Material shown:
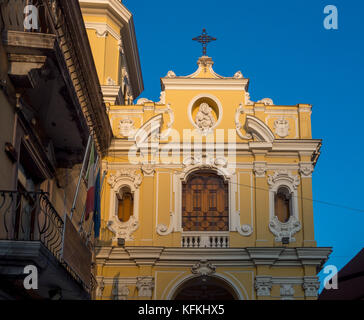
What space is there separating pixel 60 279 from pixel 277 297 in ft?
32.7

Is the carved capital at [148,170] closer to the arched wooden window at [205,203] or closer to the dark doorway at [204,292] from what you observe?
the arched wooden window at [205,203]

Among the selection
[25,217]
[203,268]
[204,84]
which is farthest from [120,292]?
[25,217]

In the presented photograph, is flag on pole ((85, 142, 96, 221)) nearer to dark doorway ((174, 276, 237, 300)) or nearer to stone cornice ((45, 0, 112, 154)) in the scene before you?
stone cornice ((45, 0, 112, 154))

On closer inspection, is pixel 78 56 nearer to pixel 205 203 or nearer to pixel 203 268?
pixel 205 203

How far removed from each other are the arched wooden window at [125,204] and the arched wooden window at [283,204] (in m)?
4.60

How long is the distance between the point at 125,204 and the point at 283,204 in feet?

Objective: Copy out each line above word for word, without the pictures.

Finished answer:
What space is there separating pixel 60 279 from pixel 277 297 in ft?
32.7

Is the carved capital at [148,170] closer to the arched wooden window at [205,203] or closer to the dark doorway at [204,292] from what you observe?
the arched wooden window at [205,203]

Among the selection
[25,217]
[203,268]
[204,84]
which is farthest from [120,292]?
[25,217]

In the presented photograph, is flag on pole ((85, 142, 96, 221)) nearer to dark doorway ((174, 276, 237, 300)) or nearer to stone cornice ((45, 0, 112, 154)) in the scene before you?
stone cornice ((45, 0, 112, 154))

On closer inspection, is pixel 78 56 nearer to pixel 205 203 or nearer to pixel 203 268?
pixel 205 203

How far removed from each other are the arched wooden window at [125,204] and the arched wooden window at [283,204] (in m)?
4.60

How long is the distance between the point at 125,204 and the point at 283,204 in feet?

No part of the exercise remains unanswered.